A stretch of the entries below is to be set down exactly, running from the line with "Q: How many?" through the line with "Moving vote fraction: 8%.", both included, and no other line.

-- MATERIALS PROVIDED follows --

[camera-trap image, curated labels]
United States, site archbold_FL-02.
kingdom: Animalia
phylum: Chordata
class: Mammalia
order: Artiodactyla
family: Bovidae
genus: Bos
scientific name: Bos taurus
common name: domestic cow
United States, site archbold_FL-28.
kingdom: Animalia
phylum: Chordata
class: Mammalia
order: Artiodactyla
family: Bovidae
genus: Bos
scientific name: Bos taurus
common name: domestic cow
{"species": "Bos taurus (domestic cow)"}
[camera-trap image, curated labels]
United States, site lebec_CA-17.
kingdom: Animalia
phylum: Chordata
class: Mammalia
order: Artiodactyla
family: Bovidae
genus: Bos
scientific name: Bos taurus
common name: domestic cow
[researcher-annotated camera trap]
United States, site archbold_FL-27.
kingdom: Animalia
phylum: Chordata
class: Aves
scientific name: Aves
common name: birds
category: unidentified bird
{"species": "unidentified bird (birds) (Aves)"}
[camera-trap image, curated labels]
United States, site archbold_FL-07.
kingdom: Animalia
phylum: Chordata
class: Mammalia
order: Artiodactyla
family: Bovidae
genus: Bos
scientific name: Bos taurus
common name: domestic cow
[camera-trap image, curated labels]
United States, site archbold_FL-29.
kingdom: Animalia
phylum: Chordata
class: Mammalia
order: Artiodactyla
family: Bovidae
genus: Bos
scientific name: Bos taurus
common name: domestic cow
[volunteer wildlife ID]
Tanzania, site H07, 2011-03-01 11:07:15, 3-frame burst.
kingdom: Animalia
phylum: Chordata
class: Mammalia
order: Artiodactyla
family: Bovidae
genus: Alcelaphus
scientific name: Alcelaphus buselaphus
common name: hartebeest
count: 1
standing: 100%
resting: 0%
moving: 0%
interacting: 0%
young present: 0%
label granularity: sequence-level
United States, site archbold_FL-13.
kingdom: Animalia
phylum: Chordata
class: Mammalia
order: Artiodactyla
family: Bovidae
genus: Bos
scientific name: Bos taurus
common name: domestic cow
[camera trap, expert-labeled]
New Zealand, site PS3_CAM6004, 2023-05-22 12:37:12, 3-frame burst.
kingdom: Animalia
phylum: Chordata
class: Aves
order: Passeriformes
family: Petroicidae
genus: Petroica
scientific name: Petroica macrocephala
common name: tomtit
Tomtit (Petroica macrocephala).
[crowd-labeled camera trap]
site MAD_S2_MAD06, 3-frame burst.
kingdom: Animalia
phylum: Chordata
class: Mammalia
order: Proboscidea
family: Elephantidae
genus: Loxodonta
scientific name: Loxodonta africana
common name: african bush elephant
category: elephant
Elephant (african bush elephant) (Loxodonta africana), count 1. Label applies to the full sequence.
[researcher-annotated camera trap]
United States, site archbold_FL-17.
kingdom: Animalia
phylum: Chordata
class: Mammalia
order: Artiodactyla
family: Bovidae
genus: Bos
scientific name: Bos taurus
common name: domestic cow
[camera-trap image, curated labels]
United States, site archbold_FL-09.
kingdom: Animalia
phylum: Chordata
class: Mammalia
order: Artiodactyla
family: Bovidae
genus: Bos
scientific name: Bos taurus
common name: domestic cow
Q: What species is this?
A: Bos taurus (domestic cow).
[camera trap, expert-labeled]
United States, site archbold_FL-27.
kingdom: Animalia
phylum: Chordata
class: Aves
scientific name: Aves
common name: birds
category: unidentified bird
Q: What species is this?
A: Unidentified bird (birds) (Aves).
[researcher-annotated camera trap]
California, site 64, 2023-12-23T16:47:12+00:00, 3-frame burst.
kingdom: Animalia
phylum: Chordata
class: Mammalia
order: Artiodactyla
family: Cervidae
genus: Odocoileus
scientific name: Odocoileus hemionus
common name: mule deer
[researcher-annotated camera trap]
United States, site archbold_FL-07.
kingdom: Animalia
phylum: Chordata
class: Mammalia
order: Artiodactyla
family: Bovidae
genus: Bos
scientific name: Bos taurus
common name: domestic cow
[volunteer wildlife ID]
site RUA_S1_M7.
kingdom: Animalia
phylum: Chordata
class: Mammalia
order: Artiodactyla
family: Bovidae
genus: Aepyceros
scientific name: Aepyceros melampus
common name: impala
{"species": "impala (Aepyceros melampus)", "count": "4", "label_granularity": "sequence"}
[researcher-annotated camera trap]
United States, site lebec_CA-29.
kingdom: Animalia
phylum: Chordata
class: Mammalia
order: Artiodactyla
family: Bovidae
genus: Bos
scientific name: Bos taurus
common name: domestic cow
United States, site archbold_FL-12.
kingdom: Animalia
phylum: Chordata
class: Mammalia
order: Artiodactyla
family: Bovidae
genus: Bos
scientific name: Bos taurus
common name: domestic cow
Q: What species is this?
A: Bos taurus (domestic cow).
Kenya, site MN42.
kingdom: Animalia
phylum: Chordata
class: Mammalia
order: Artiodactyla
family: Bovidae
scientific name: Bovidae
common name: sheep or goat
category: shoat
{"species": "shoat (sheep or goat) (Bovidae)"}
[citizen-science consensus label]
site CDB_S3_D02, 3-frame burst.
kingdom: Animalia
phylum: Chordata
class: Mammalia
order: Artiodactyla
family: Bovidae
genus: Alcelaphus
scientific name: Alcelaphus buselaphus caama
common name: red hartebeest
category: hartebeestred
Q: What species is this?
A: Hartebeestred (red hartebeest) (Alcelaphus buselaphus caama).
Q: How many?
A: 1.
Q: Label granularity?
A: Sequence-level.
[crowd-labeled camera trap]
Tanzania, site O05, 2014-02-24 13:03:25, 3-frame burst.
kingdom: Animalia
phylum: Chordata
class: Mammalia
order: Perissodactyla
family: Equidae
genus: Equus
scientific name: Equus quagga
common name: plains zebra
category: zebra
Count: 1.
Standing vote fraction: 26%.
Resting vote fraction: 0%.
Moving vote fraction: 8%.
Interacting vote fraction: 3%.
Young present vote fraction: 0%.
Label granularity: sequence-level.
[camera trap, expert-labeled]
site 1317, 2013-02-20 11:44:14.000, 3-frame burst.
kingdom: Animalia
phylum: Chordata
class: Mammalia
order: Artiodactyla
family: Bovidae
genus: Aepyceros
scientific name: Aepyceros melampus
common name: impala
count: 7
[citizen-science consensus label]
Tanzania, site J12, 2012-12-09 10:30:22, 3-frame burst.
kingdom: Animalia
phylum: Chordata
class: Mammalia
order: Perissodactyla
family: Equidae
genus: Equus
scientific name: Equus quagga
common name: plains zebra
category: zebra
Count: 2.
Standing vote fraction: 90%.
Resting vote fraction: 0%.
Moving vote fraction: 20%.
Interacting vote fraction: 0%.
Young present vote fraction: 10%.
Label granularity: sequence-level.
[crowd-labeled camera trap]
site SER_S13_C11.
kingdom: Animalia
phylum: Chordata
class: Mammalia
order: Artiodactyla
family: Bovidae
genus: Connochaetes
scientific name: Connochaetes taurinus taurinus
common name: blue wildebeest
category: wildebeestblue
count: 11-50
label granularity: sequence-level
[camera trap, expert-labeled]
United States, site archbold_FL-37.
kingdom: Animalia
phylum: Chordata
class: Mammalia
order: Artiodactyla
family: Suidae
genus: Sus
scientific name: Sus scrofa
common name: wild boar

-- MATERIALS PROVIDED concluded --

▸ **YOUR RESPONSE**
Q: How many?
A: 1.
Q: Label granularity?
A: Sequence-level.
[crowd-labeled camera trap]
Tanzania, site O05, 2014-02-24 13:03:25, 3-frame burst.
kingdom: Animalia
phylum: Chordata
class: Mammalia
order: Perissodactyla
family: Equidae
genus: Equus
scientific name: Equus quagga
common name: plains zebra
category: zebra
Count: 1.
Standing vote fraction: 26%.
Resting vote fraction: 0%.
Moving vote fraction: 8%.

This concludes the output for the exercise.